На первом этаже в просторном и по-дешевому роскошном зале было пусто. За конторкой дремал портье. Лицо на столе, а руки обнимают громоздкую вазу. В кресле спала овчарка. Услышав шаги, подняла морду. Внимательно посмотрела, но, не найдя ничего интересного, громко зевнула.
У дверей, покуривая, читал газеты швейцар. В вечернем выпуске он видел фотографию чемпиона и сейчас узнал его. Приветливо встряхнул газетой.

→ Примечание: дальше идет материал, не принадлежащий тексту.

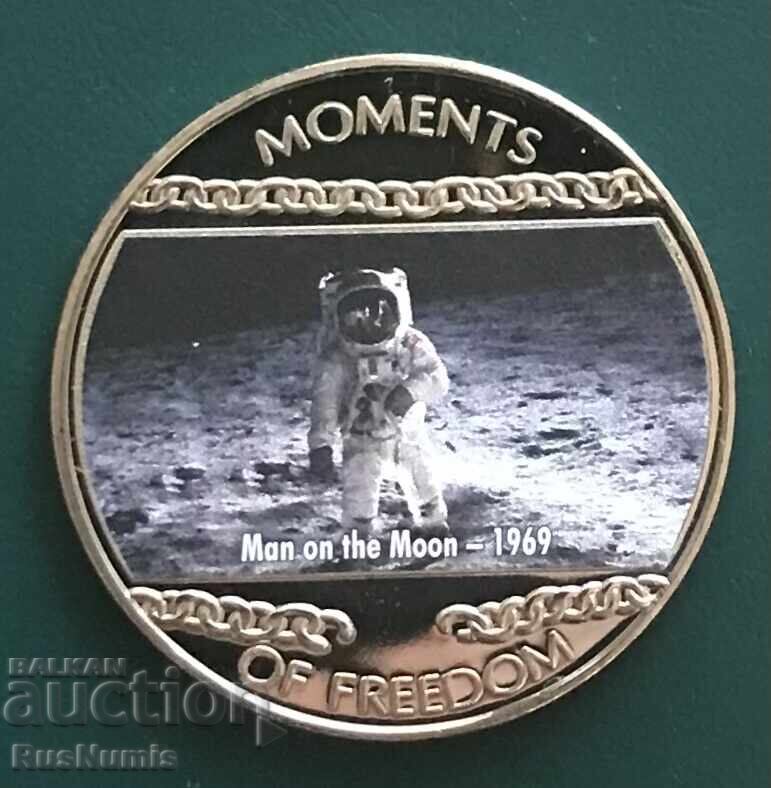 Λιβερία. 10 δολάρια 2004. Άνθρωπος στη Σελήνη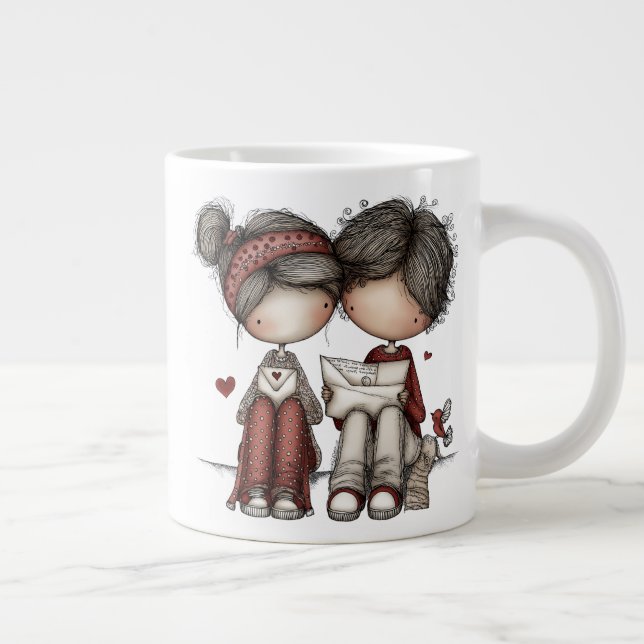 Taza De Café Gigante Valentine – Sweet Love Letters Specialty Mug (Derecha)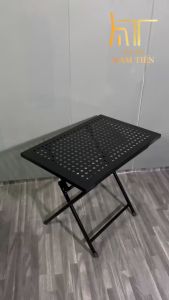 Bàn Xếp Trà Chanh Chữ Nhật CNC Cạnh VUÔNG Sắt Bàn Cafe Dễ Dàng Gấp Gọn Sơn Tĩnh Điện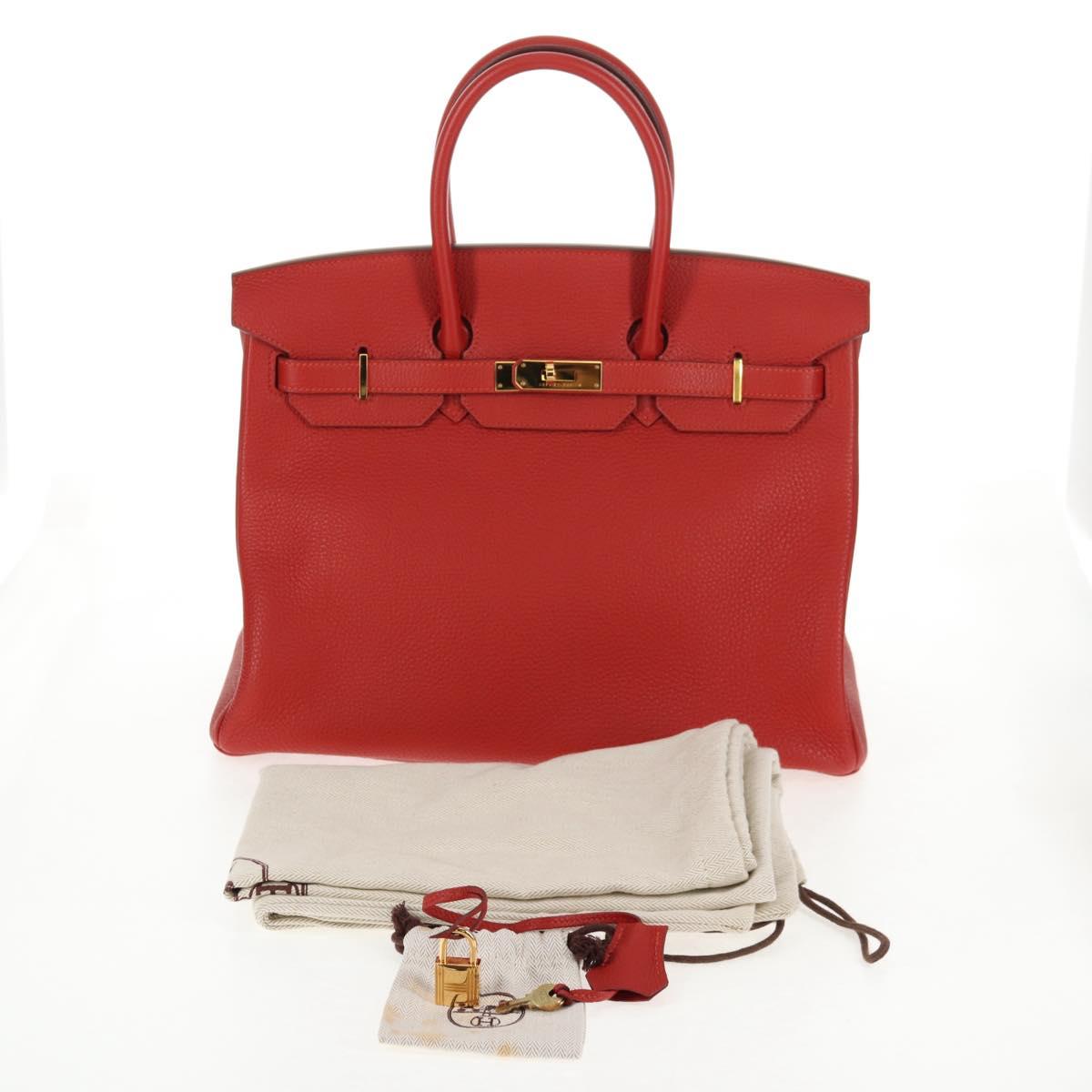 HERMES Birkin 35 Hand Bag Leather Red Gold Auth 139052M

На этот раз он вышел к морю за каких-нибудь пятнадцать минут. Уселся на гранитный парапет. Плескалась вода. Из порта выползал огромный пароход.
Вспомнил, как вечером на соревнованиях кто-то некстати и громко рассмеялся в зале. Он только что поднял штангу на грудь и с виду очень легко. А на самом деле он едва поднялся, преодолевая проклятый закон тяготения, и дрожал от напряжения. Неожиданный смех крепко помешал. Он сбился с темпа и поспешил. Потерял нужную попытку.
Легкий ветер шевелил волосы и ласкал лицо.
— Вот я и добился своего! — сказал тихо, вполголоса.
Он думал, что обрадуется. Но радости не было. Удивился — почему? Мысли набежали разом, как тучи в ветреную погоду.
«А если... если бы я и в другом добился такого успеха! — Он представил это и замер, поняв себя. И решил: — Вот тогда был бы счастлив».
Это «другое» было глубоким увлечением историей. Она полонила его еще подростком. Часто, сидя среди запыленных ветхих книг, воскрешая великие события прошлого, он мечтал о будущем. О том, как он напишет прекрасную и единственную в своем роде книгу о революциях. Это будет честный самозабвенный труд. Вероятно, труд всей жизни. В нем будет воздано должное всему. И давно минувшее свяжется в непрерывную гигантскую логическую цепь событий.
Где-то в глубине души он верил, что такая работа у него получится.
Забрезжил рассвет. Он услышал хриплые крики и стук моторов. От берега отплывали лодки.
Соскочил с парапета и побрел в гостиницу. Возле киоска его обогнал грузовичок и тут же остановился. Шофер вытащил кипу газет и бросил продавщице на прилавок. Уехал.